Rows of spatial question data
▽

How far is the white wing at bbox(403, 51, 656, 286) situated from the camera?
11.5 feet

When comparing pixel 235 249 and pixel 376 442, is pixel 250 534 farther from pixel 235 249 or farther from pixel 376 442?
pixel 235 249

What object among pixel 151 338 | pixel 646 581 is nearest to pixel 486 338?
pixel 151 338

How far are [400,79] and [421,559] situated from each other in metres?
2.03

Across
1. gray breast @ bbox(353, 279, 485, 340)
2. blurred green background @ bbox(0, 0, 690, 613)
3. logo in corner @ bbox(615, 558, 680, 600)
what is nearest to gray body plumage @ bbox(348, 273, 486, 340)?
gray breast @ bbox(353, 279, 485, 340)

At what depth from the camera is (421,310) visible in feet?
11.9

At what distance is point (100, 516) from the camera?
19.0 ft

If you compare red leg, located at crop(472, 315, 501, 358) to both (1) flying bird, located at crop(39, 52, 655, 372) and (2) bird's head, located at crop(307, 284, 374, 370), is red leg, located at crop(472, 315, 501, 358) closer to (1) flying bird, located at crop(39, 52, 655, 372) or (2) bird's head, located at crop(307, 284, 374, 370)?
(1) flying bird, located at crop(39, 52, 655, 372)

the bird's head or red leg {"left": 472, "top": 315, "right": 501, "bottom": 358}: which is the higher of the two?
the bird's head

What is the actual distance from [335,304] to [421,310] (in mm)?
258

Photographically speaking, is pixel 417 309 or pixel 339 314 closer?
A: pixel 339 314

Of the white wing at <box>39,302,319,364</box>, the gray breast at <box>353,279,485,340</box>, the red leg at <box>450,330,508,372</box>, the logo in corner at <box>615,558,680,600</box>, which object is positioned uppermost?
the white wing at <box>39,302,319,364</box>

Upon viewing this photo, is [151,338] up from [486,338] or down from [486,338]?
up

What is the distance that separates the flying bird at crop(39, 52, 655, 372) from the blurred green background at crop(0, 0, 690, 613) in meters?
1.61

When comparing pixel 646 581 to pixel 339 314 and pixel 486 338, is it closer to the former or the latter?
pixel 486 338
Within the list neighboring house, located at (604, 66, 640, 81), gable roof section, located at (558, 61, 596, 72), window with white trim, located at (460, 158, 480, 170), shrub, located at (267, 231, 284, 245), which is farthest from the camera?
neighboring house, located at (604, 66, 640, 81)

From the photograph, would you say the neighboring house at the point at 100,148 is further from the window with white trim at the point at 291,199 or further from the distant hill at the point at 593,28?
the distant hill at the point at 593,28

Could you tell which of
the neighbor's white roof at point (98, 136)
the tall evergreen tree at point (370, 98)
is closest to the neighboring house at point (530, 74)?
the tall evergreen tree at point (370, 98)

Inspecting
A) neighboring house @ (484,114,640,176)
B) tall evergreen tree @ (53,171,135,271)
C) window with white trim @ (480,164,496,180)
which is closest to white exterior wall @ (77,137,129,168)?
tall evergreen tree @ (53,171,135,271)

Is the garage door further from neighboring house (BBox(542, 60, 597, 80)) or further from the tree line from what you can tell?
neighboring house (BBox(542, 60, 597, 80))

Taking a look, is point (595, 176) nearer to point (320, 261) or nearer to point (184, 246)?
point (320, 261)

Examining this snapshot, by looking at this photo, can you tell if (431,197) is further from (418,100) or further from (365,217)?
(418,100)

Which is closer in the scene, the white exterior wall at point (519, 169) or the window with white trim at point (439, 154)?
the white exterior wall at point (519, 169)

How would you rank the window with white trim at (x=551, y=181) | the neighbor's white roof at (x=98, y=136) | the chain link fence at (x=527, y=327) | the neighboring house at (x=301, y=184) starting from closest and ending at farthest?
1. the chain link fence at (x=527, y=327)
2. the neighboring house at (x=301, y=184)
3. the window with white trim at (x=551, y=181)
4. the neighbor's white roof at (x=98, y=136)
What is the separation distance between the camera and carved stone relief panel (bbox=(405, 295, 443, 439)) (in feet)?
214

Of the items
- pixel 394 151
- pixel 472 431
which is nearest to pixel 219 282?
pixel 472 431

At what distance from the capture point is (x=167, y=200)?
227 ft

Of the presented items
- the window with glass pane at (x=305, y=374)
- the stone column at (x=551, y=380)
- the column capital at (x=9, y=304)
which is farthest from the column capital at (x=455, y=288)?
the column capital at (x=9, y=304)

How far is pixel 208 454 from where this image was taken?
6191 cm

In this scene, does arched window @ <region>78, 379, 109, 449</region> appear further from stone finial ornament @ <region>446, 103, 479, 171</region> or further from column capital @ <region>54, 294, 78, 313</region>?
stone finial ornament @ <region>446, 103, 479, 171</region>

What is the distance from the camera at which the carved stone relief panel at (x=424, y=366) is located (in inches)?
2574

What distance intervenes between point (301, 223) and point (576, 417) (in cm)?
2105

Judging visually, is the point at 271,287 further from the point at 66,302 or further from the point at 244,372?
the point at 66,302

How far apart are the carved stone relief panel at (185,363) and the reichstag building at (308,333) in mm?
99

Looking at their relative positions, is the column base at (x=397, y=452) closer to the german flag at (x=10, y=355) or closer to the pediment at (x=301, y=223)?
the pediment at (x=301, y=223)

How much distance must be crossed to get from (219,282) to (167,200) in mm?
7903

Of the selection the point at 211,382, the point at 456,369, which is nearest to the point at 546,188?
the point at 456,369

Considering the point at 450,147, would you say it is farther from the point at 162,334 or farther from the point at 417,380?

△

▶ [Written exercise]: Copy every item above word for word, with nothing changed or left out.

▶ [Answer in full]:
How far is the white wing at bbox(403, 51, 656, 286) situated from the camera?
11.5 feet

When comparing pixel 235 249 and pixel 376 442, is pixel 250 534 farther from pixel 235 249 or farther from pixel 376 442?
pixel 235 249

What object among pixel 151 338 | pixel 646 581 is nearest to pixel 486 338?
pixel 151 338

How far are [400,79] and [421,559] situated from each other in metres?
2.03

Across
1. gray breast @ bbox(353, 279, 485, 340)
2. blurred green background @ bbox(0, 0, 690, 613)
3. logo in corner @ bbox(615, 558, 680, 600)
what is nearest to gray body plumage @ bbox(348, 273, 486, 340)?
gray breast @ bbox(353, 279, 485, 340)

At what depth from the camera is (421,310) visible in feet?
11.9

At what distance is point (100, 516) from the camera?
19.0 ft

If you compare red leg, located at crop(472, 315, 501, 358) to both (1) flying bird, located at crop(39, 52, 655, 372) and (2) bird's head, located at crop(307, 284, 374, 370), is red leg, located at crop(472, 315, 501, 358) closer to (1) flying bird, located at crop(39, 52, 655, 372) or (2) bird's head, located at crop(307, 284, 374, 370)?
(1) flying bird, located at crop(39, 52, 655, 372)

the bird's head or red leg {"left": 472, "top": 315, "right": 501, "bottom": 358}: which is the higher of the two?
the bird's head

What is the actual distance from [335,304] to [421,310] (in mm)?
258

Photographically speaking, is pixel 417 309 or pixel 339 314 closer?
A: pixel 339 314

Of the white wing at <box>39,302,319,364</box>, the gray breast at <box>353,279,485,340</box>, the red leg at <box>450,330,508,372</box>, the logo in corner at <box>615,558,680,600</box>, which object is positioned uppermost?
the white wing at <box>39,302,319,364</box>

Upon viewing this photo, is [151,338] up from [486,338] or down from [486,338]?
up

What is the distance that separates the flying bird at crop(39, 52, 655, 372) from the blurred green background at crop(0, 0, 690, 613) in meters?
1.61

When comparing pixel 646 581 to pixel 339 314 and pixel 486 338, is it closer to the former or the latter?
pixel 486 338
Within the list neighboring house, located at (604, 66, 640, 81), gable roof section, located at (558, 61, 596, 72), window with white trim, located at (460, 158, 480, 170), shrub, located at (267, 231, 284, 245), which is farthest from the camera?
neighboring house, located at (604, 66, 640, 81)

From the photograph, would you say the neighboring house at the point at 100,148 is further from the window with white trim at the point at 291,199 or further from the distant hill at the point at 593,28?
the distant hill at the point at 593,28

Could you tell which of
the neighbor's white roof at point (98, 136)
the tall evergreen tree at point (370, 98)
is closest to the neighboring house at point (530, 74)?
the tall evergreen tree at point (370, 98)

Inspecting
A) neighboring house @ (484,114,640,176)
B) tall evergreen tree @ (53,171,135,271)
C) window with white trim @ (480,164,496,180)
which is closest to white exterior wall @ (77,137,129,168)?
tall evergreen tree @ (53,171,135,271)

Is the garage door further from neighboring house (BBox(542, 60, 597, 80)) or further from the tree line from what you can tell?
neighboring house (BBox(542, 60, 597, 80))

Taking a look, is point (595, 176) nearer to point (320, 261) or nearer to point (184, 246)?
point (320, 261)

Examining this snapshot, by looking at this photo, can you tell if (431,197) is further from (418,100) or further from (365,217)?
(418,100)

Which is closer in the scene, the white exterior wall at point (519, 169) or the window with white trim at point (439, 154)?
the white exterior wall at point (519, 169)

How would you rank the window with white trim at (x=551, y=181) | the neighbor's white roof at (x=98, y=136) | the chain link fence at (x=527, y=327) | the neighboring house at (x=301, y=184) starting from closest and ending at farthest?
1. the chain link fence at (x=527, y=327)
2. the neighboring house at (x=301, y=184)
3. the window with white trim at (x=551, y=181)
4. the neighbor's white roof at (x=98, y=136)
What is the separation distance between the camera and carved stone relief panel (bbox=(405, 295, 443, 439)) (in feet)?
214

Of the items
- pixel 394 151
- pixel 472 431
which is nearest to pixel 219 282?
pixel 472 431

At what distance from the capture point is (x=167, y=200)?
227 ft

Of the presented items
- the window with glass pane at (x=305, y=374)
- the stone column at (x=551, y=380)
- the column capital at (x=9, y=304)
which is farthest from the column capital at (x=455, y=288)?
the column capital at (x=9, y=304)

How far is pixel 208 454 from where this image was taken?
6191 cm

In this scene, does arched window @ <region>78, 379, 109, 449</region> appear further from stone finial ornament @ <region>446, 103, 479, 171</region> or further from column capital @ <region>54, 294, 78, 313</region>?
stone finial ornament @ <region>446, 103, 479, 171</region>

What is the distance from the camera at which the carved stone relief panel at (x=424, y=366) is located (in inches)?
2574

What distance intervenes between point (301, 223) and point (576, 417) (in cm)?
2105

Judging visually, is the point at 271,287 further from the point at 66,302 or further from the point at 244,372?
the point at 66,302

How far apart are the carved stone relief panel at (185,363) and the reichstag building at (308,333) in mm?
99

Looking at their relative positions, is the column base at (x=397, y=452) closer to the german flag at (x=10, y=355) or closer to the pediment at (x=301, y=223)?
the pediment at (x=301, y=223)

How much distance must be crossed to get from (219,282) to (167,200) in mm?
7903

Of the selection the point at 211,382, the point at 456,369, which is nearest to the point at 546,188?
the point at 456,369

Considering the point at 450,147, would you say it is farther from the point at 162,334 or farther from the point at 417,380?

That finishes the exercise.